*** ENTRIES SUPPLIED Section Begins ***
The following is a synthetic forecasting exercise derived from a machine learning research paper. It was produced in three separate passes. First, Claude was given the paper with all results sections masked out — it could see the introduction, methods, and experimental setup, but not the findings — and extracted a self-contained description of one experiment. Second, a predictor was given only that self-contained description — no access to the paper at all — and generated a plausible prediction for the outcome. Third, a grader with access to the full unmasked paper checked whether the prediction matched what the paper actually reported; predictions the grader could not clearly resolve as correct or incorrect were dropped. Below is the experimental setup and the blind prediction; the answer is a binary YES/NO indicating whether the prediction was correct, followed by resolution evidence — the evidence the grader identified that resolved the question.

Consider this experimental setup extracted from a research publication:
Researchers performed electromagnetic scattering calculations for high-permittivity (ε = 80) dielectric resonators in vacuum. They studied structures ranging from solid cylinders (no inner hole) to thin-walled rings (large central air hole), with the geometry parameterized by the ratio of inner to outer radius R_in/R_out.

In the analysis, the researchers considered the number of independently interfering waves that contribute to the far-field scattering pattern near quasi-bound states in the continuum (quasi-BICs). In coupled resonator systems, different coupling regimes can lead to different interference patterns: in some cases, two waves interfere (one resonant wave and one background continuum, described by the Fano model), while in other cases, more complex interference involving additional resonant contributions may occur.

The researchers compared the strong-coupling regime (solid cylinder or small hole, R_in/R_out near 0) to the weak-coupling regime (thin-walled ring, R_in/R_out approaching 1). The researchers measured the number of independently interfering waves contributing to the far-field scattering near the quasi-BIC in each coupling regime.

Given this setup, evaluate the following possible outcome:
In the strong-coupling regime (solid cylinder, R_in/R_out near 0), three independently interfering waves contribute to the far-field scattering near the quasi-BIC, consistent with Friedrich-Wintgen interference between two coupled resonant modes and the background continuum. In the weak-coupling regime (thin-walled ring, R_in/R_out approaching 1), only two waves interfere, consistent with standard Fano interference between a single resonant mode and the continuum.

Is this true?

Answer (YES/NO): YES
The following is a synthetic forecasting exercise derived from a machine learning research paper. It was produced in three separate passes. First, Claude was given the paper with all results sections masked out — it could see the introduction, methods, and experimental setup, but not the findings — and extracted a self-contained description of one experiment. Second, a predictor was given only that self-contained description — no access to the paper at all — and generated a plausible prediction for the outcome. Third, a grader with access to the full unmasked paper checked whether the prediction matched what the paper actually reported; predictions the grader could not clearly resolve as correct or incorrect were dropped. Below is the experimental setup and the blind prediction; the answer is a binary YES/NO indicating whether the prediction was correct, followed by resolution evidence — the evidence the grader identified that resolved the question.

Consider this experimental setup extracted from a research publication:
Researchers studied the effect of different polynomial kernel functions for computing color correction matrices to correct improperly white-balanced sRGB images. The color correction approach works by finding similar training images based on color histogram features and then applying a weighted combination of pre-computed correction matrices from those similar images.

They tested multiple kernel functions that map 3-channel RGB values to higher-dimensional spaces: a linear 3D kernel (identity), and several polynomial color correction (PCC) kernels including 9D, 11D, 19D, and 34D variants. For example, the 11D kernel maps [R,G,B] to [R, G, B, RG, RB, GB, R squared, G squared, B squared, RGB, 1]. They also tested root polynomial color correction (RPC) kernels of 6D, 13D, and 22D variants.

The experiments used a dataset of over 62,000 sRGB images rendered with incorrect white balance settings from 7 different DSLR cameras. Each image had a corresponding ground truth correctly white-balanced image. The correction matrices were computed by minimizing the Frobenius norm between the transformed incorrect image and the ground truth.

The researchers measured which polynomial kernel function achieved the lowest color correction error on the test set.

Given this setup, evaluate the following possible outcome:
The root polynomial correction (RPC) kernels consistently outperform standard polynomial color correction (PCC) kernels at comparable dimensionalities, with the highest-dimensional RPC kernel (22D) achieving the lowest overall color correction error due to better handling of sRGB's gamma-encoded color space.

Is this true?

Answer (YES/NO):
*** ENTRIES SUPPLIED Section Ends ***
_REQUIRED WORK_
Please repeat every entry, exactly as it was written.

_SOLUTION TO THIS TASK_
The following is a synthetic forecasting exercise derived from a machine learning research paper. It was produced in three separate passes. First, Claude was given the paper with all results sections masked out — it could see the introduction, methods, and experimental setup, but not the findings — and extracted a self-contained description of one experiment. Second, a predictor was given only that self-contained description — no access to the paper at all — and generated a plausible prediction for the outcome. Third, a grader with access to the full unmasked paper checked whether the prediction matched what the paper actually reported; predictions the grader could not clearly resolve as correct or incorrect were dropped. Below is the experimental setup and the blind prediction; the answer is a binary YES/NO indicating whether the prediction was correct, followed by resolution evidence — the evidence the grader identified that resolved the question.

Consider this experimental setup extracted from a research publication:
Researchers performed electromagnetic scattering calculations for high-permittivity (ε = 80) dielectric resonators in vacuum. They studied structures ranging from solid cylinders (no inner hole) to thin-walled rings (large central air hole), with the geometry parameterized by the ratio of inner to outer radius R_in/R_out.

In the analysis, the researchers considered the number of independently interfering waves that contribute to the far-field scattering pattern near quasi-bound states in the continuum (quasi-BICs). In coupled resonator systems, different coupling regimes can lead to different interference patterns: in some cases, two waves interfere (one resonant wave and one background continuum, described by the Fano model), while in other cases, more complex interference involving additional resonant contributions may occur.

The researchers compared the strong-coupling regime (solid cylinder or small hole, R_in/R_out near 0) to the weak-coupling regime (thin-walled ring, R_in/R_out approaching 1). The researchers measured the number of independently interfering waves contributing to the far-field scattering near the quasi-BIC in each coupling regime.

Given this setup, evaluate the following possible outcome:
In the strong-coupling regime (solid cylinder, R_in/R_out near 0), three independently interfering waves contribute to the far-field scattering near the quasi-BIC, consistent with Friedrich-Wintgen interference between two coupled resonant modes and the background continuum. In the weak-coupling regime (thin-walled ring, R_in/R_out approaching 1), only two waves interfere, consistent with standard Fano interference between a single resonant mode and the continuum.

Is this true?

Answer (YES/NO): YES
The following is a synthetic forecasting exercise derived from a machine learning research paper. It was produced in three separate passes. First, Claude was given the paper with all results sections masked out — it could see the introduction, methods, and experimental setup, but not the findings — and extracted a self-contained description of one experiment. Second, a predictor was given only that self-contained description — no access to the paper at all — and generated a plausible prediction for the outcome. Third, a grader with access to the full unmasked paper checked whether the prediction matched what the paper actually reported; predictions the grader could not clearly resolve as correct or incorrect were dropped. Below is the experimental setup and the blind prediction; the answer is a binary YES/NO indicating whether the prediction was correct, followed by resolution evidence — the evidence the grader identified that resolved the question.

Consider this experimental setup extracted from a research publication:
Researchers studied the effect of different polynomial kernel functions for computing color correction matrices to correct improperly white-balanced sRGB images. The color correction approach works by finding similar training images based on color histogram features and then applying a weighted combination of pre-computed correction matrices from those similar images.

They tested multiple kernel functions that map 3-channel RGB values to higher-dimensional spaces: a linear 3D kernel (identity), and several polynomial color correction (PCC) kernels including 9D, 11D, 19D, and 34D variants. For example, the 11D kernel maps [R,G,B] to [R, G, B, RG, RB, GB, R squared, G squared, B squared, RGB, 1]. They also tested root polynomial color correction (RPC) kernels of 6D, 13D, and 22D variants.

The experiments used a dataset of over 62,000 sRGB images rendered with incorrect white balance settings from 7 different DSLR cameras. Each image had a corresponding ground truth correctly white-balanced image. The correction matrices were computed by minimizing the Frobenius norm between the transformed incorrect image and the ground truth.

The researchers measured which polynomial kernel function achieved the lowest color correction error on the test set.

Given this setup, evaluate the following possible outcome:
The root polynomial correction (RPC) kernels consistently outperform standard polynomial color correction (PCC) kernels at comparable dimensionalities, with the highest-dimensional RPC kernel (22D) achieving the lowest overall color correction error due to better handling of sRGB's gamma-encoded color space.

Is this true?

Answer (YES/NO):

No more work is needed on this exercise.